* **QUESTIONS TO ANSWER**
A: Transcribe the part of the sand mining and air pollution text between "But a guidance" and "to review it.", inclusive.
B: In the sand mining and air pollution text, what position does Genevieve Damico hold?

**** READING TEXT

The DNR has told the sand mining industry that mechanical processes such as crushing and grinding are not sources of these ultrafine particles.

But a guidance document issued by the EPA in May 2014 says air permits for PM 2.5 must be considered on a case-by-case basis.

“Therefore,” the EPA told the DNR in August 2015, “a blanket PM 2.5 exemption can not be given to exempt such a broad range of source types from permitting requirements.”

Genevieve Damico, chief of the air permits section of the EPA’s regional office in Chicago, told state officials in a letter that, “overall, EPA does not believe that a broad statement that mechanical processes do not emit PM 2.5 is accurate or appropriate.”

DNR spokesman Jim Dick declined to comment because he said the agency had just learned of the petition and had not had time to review it.

“The DNR is ignoring the presence and cumulative impacts of fine particulate matter from facilities including frac sand mines under its new policy,” Sarah Geers, an attorney with MEA said in a statement.

“Despite repeated objections by the EPA and groups like MEA, the DNR is ignoring its responsibilities to protect our air under federal law.”

The economic benefits of sand mining have been trumpeted in western Wisconsin. But the industry has also generated opposition. One worry by environmentalists and some residents living near mines and processing plants has been the potential effects of air pollution.

In September 2011, the DNR and the Department of Health Services said in a report that they found little conclusive evidence of possible negative health effects from crystalline silica, a component of sand, as sand mining was taking off in the state.

But in January 2015, the DNR said it would conduct a new analysis of the health and environmental effects of sand mining industry, and whether the industry is being properly regulated.

********
**** SOURCE DATA

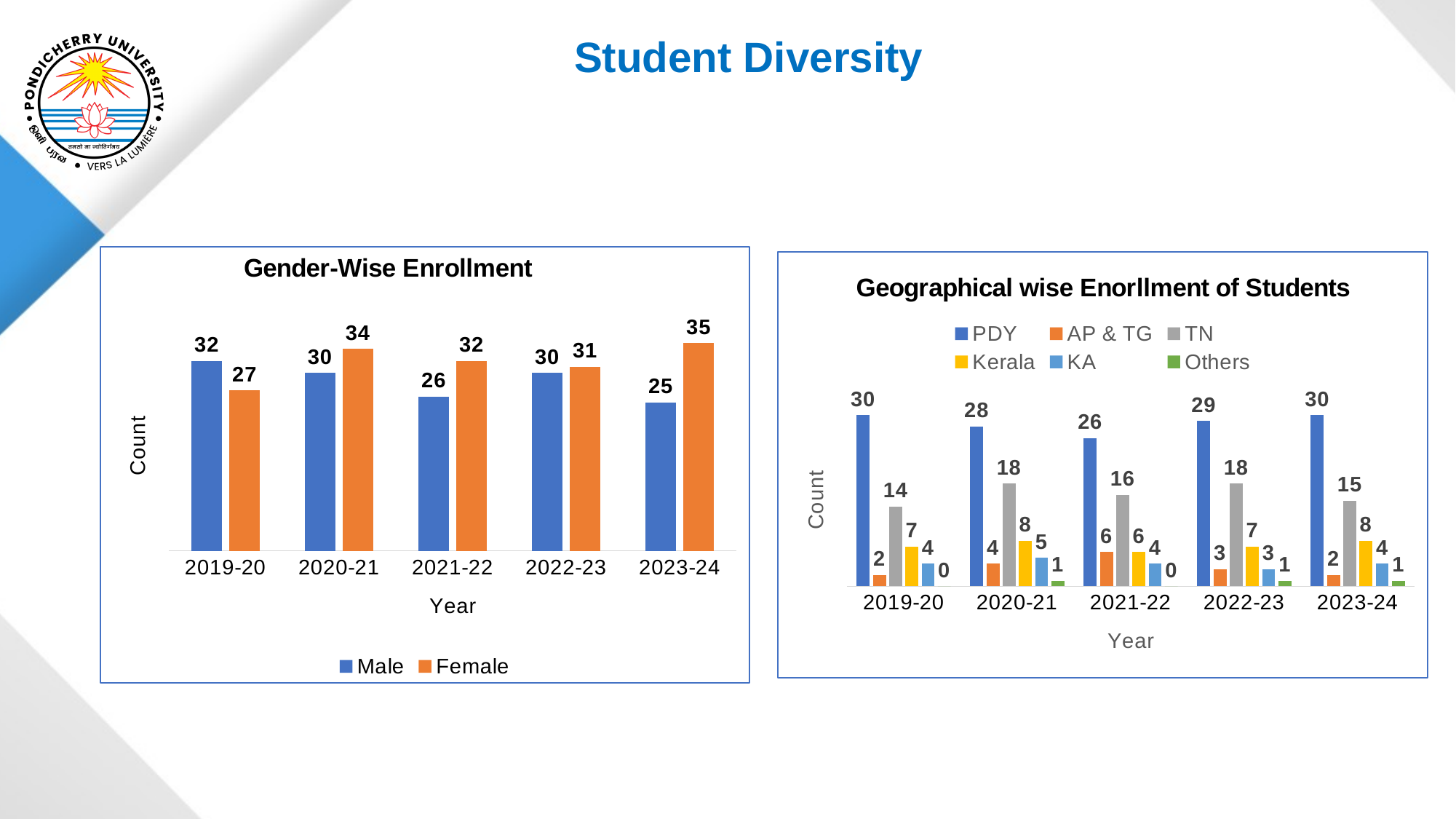
What kind of chart is the Gender-Wise Enrollment chart? Bar chart In the Geographical wise Enorllment of Students chart, which year has the lowest PDY value? 2021-22 In the Geographical wise Enorllment of Students chart, what is the difference between the PDY and TN values in 2019-20? 16 In the Gender-Wise Enrollment chart, which year has the highest Female value? 2023-24 In the Gender-Wise Enrollment chart, which year has the lowest Male value? 2023-24 How many series does the legend of the Geographical wise Enorllment of Students chart list? 6 In the Gender-Wise Enrollment chart, what is the Female value for 2023-24? 35 In the Gender-Wise Enrollment chart, which is larger in 2019-20, Male or Female? Male In the Gender-Wise Enrollment chart, what is the Male value for 2021-22? 26 In the Geographical wise Enorllment of Students chart, what is the Kerala value for 2020-21? 8 In the Gender-Wise Enrollment chart, what is the difference between the Female and Male values in 2023-24? 10 In the Geographical wise Enorllment of Students chart, what is the TN value for 2021-22? 16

********

* **SOLUTION LIST**
A:
But a guidance document issued by the EPA in May 2014 says air permits for PM 2.5 must be considered on a case-by-case basis.

“Therefore,” the EPA told the DNR in August 2015, “a blanket PM 2.5 exemption can not be given to exempt such a broad range of source types from permitting requirements.”

Genevieve Damico, chief of the air permits section of the EPA’s regional office in Chicago, told state officials in a letter that, “overall, EPA does not believe that a broad statement that mechanical processes do not emit PM 2.5 is accurate or appropriate.”

DNR spokesman Jim Dick declined to comment because he said the agency had just learned of the petition and had not had time to review it.

B: She is chief of the air permits section of the EPA's regional office in Chicago.